Funds vary in how they name and disclose fees. For example, some report fees net of a tax deduction (making them appear smaller) or split one fee into multiple items. Chant West found many disclosure differences that required adjustments to make fees comparable across funds.

Fund‑of‑fund setups hire a top manager who then uses specialist managers to invest parts of the portfolio. The top manager’s fee may be disclosed, but the fees of the underlying specialist managers are often omitted. Chant West warns that this can substantially understate the true investment cost, and performance fees on these products can push total fees to 6–8% on that investment.

Performance fees on specialist strategies can be significant — the article says they can be as high as about 20% of returns above zero. When stacked with base fees from multiple managers, these fees can materially increase the total cost of a particular investment and reduce your net returns.

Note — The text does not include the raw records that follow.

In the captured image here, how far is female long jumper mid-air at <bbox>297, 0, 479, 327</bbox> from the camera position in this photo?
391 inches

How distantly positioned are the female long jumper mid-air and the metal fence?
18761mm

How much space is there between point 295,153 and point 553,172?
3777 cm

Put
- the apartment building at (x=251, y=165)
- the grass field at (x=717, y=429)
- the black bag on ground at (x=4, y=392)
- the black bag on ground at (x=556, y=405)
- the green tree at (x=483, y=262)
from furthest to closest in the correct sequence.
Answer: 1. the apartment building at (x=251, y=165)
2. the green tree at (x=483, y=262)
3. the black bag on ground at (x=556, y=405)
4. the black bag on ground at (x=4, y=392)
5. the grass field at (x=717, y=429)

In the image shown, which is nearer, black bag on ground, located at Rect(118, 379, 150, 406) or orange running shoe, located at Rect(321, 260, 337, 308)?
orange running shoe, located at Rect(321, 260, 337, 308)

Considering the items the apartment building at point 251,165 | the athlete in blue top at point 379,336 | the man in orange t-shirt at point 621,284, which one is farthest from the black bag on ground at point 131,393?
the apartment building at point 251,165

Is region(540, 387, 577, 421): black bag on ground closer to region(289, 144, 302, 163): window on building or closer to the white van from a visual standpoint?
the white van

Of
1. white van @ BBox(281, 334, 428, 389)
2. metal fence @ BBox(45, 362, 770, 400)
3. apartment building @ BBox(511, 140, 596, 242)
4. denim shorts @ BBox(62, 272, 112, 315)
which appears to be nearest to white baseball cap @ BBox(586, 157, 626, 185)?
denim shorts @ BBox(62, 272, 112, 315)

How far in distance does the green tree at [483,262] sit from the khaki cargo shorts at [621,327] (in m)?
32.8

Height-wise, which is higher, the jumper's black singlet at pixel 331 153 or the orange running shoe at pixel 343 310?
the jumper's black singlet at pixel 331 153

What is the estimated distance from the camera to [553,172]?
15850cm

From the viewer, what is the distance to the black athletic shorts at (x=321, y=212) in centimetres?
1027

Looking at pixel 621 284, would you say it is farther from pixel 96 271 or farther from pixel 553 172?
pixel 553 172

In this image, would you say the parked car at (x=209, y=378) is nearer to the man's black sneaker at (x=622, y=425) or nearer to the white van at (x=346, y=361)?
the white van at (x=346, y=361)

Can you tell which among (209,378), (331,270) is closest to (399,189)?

The article reports scepticism: after 15 years of research Chant West hasn’t seen anything in proposed MySuper reforms that fully resolves inconsistent fee calculation and disclosure. Experts argue the government needs to regulate how fees are calculated and disclosed so consumers can compare funds on a like‑for‑like basis.

The article mentions AustralianSuper, CBUS and CareSuper as funds that disclose underlying investment manager costs, which can make them appear more expensive but actually offers more honest reporting. Clear disclosure matters because it helps you see the true total cost of your super, rather than being misled by omitted or confusing fee labels.